Thomas, 38, is charged in an attack at a rabbi’s home in December 2019 that left five people wounded in Monsey, an Orthodox Jewish community north of New York City. The most critically injured victim, Josef Neumann, 72, died three months after the attack.

U.S. District Judge Cathy Seibel ruled last week that an evidentiary hearing is needed to determine whether additional hospitalization would be likely to restore Thomas' mental fitness.

Federal prosecutors have said Thomas kept handwritten journals containing anti-Semitic comments and a swastika and researched Adolf Hitler’s hatred of Jews online before the attack.

In a recent court filing, they wrote Thomas "is alleged to have committed an extremely serious offense, and there are reasons to believe that he can be restored to competency."

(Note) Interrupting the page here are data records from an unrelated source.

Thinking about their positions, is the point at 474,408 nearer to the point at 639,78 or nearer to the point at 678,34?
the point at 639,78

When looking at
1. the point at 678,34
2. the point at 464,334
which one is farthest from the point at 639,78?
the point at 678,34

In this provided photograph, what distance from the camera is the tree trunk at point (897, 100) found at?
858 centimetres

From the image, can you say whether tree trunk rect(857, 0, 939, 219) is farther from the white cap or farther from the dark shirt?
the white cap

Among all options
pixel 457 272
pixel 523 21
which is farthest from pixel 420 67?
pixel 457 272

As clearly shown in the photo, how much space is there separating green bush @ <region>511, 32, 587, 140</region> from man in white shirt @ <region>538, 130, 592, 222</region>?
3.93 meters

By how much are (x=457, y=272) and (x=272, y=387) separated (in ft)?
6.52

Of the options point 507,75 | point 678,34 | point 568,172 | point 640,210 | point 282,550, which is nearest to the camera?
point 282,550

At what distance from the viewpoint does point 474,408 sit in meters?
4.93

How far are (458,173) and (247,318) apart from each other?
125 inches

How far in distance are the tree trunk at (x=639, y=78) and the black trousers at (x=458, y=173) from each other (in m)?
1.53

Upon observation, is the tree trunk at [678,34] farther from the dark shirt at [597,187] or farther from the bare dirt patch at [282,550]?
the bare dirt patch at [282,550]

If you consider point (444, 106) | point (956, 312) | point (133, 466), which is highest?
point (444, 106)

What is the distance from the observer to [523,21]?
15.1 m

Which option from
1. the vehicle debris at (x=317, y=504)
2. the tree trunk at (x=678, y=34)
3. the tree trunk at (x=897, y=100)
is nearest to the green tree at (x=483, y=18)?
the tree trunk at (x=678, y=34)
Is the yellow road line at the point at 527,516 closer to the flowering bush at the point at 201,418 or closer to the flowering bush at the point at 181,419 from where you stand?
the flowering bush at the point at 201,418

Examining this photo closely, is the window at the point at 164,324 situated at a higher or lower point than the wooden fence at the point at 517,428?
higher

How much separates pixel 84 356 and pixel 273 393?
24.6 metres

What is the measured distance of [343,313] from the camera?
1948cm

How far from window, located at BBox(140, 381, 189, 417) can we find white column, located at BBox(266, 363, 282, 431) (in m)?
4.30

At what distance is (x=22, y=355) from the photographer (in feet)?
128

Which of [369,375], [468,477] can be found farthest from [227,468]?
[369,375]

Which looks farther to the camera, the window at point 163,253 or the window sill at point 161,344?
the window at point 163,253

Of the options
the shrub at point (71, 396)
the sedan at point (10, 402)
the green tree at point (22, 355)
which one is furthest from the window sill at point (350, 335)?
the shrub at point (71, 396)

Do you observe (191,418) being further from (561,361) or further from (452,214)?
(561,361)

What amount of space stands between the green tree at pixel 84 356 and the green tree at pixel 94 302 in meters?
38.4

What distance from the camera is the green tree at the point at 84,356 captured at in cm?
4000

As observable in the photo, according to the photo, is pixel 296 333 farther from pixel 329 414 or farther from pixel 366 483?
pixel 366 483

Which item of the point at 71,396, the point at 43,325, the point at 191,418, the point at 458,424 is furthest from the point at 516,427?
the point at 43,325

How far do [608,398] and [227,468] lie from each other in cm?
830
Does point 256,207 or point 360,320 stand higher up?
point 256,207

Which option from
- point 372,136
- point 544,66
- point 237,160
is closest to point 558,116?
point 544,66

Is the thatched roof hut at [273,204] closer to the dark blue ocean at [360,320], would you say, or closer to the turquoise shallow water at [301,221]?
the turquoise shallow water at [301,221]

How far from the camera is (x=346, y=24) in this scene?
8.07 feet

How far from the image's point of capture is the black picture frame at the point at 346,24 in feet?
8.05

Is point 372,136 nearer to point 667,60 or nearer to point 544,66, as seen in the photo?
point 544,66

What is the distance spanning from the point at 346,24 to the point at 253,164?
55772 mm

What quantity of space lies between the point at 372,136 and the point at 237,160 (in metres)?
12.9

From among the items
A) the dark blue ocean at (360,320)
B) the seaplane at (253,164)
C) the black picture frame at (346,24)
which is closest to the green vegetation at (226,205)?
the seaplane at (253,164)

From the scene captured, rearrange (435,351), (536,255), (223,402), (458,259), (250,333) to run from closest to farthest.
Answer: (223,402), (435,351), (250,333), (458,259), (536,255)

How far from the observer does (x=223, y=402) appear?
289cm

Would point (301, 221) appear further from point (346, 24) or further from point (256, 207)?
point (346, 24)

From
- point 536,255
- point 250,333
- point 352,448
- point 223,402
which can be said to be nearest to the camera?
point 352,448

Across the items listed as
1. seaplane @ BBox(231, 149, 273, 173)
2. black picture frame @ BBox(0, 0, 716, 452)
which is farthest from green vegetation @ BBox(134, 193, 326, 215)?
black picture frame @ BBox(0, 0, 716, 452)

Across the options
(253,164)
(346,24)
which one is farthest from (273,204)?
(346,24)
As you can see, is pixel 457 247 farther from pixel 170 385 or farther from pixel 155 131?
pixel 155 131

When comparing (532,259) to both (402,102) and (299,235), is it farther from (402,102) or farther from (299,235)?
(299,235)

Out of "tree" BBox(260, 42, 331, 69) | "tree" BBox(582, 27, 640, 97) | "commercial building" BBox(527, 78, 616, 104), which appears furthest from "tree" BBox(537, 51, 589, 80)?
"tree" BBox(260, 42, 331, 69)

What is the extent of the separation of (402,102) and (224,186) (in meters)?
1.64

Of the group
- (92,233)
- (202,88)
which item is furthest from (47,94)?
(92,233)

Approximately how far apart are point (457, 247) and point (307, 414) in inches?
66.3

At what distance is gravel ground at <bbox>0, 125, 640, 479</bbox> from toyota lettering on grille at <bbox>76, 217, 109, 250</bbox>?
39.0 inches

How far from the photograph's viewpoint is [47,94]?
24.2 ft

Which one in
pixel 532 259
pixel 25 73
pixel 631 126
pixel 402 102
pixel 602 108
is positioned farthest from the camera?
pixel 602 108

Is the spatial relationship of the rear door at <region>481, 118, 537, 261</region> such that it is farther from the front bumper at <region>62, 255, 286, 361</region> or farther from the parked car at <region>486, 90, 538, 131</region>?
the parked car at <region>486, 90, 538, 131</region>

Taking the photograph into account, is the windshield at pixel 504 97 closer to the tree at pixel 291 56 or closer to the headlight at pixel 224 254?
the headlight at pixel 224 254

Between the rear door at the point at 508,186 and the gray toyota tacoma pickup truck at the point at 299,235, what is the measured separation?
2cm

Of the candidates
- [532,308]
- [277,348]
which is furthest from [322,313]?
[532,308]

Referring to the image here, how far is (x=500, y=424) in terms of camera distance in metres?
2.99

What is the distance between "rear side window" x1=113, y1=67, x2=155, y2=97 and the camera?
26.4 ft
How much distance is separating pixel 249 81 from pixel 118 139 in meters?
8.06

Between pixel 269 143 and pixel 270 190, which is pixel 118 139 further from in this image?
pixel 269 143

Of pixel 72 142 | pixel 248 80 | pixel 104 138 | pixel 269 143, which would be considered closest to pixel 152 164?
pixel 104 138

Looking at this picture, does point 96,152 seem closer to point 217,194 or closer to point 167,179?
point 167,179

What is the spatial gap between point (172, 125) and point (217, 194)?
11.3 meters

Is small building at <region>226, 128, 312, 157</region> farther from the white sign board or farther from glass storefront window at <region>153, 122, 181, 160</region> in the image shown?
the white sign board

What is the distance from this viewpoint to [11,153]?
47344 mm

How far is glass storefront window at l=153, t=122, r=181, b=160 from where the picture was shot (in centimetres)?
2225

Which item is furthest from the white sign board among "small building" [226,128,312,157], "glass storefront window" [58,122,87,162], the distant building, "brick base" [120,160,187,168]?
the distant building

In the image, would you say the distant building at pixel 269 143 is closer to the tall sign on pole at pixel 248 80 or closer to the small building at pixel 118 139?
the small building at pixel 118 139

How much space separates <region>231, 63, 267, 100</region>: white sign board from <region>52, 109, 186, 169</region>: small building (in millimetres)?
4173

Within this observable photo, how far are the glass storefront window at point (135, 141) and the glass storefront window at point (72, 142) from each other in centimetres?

Thomas’ attorneys have argued he was not motivated by anti-Semitism and has struggled with mental illness for years. They asked Seibel to dismiss the federal hate crime charges against him and remand Thomas "to the Bureau of Prisons for proper care pending its determination that he is no longer dangerous."

Seibel’s ruling could also affect the state charges Thomas faces, including attempted murder, defense attorney Michael Sussman said Friday. He said a civil commitment, if ordered, would be "for at least several years."